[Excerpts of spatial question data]
☆ ☆ ☆ ☆ ☆

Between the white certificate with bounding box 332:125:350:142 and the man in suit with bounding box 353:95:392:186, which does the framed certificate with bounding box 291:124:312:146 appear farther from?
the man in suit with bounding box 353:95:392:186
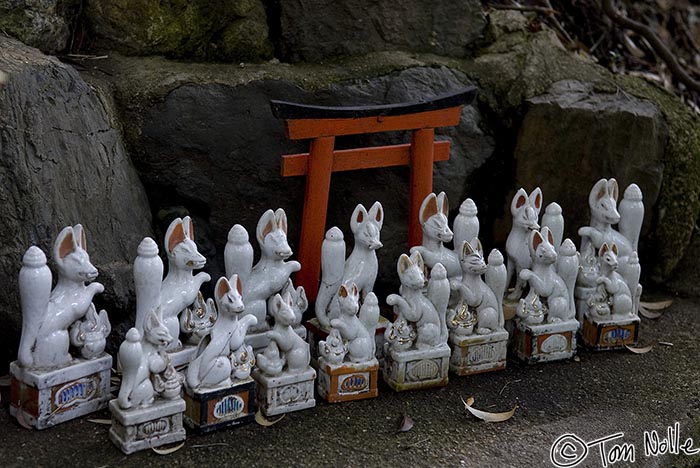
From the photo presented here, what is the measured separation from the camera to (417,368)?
3.93m

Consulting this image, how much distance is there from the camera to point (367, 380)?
12.6 ft

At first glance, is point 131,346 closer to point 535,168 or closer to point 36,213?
point 36,213

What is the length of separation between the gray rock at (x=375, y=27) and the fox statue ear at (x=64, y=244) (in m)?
1.84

☆ ☆ ☆ ☆ ☆

STATED TASK
Arrange the lines above as a numbered list, dropping the blank lines. Leave the pictures out of your answer.

COMPLETED EXERCISE
1. Between the white certificate with bounding box 332:125:350:142 and the man in suit with bounding box 353:95:392:186, which does the framed certificate with bounding box 291:124:312:146 appear farther from?
2. the man in suit with bounding box 353:95:392:186
3. From the photo presented here, what is the measured separation from the camera to (417,368)?
4. 3.93m
5. Consulting this image, how much distance is there from the camera to point (367, 380)?
6. 12.6 ft
7. At first glance, is point 131,346 closer to point 535,168 or closer to point 36,213?
8. point 36,213
9. What is the length of separation between the gray rock at (x=375, y=27) and the fox statue ear at (x=64, y=244) (in m)?
10. 1.84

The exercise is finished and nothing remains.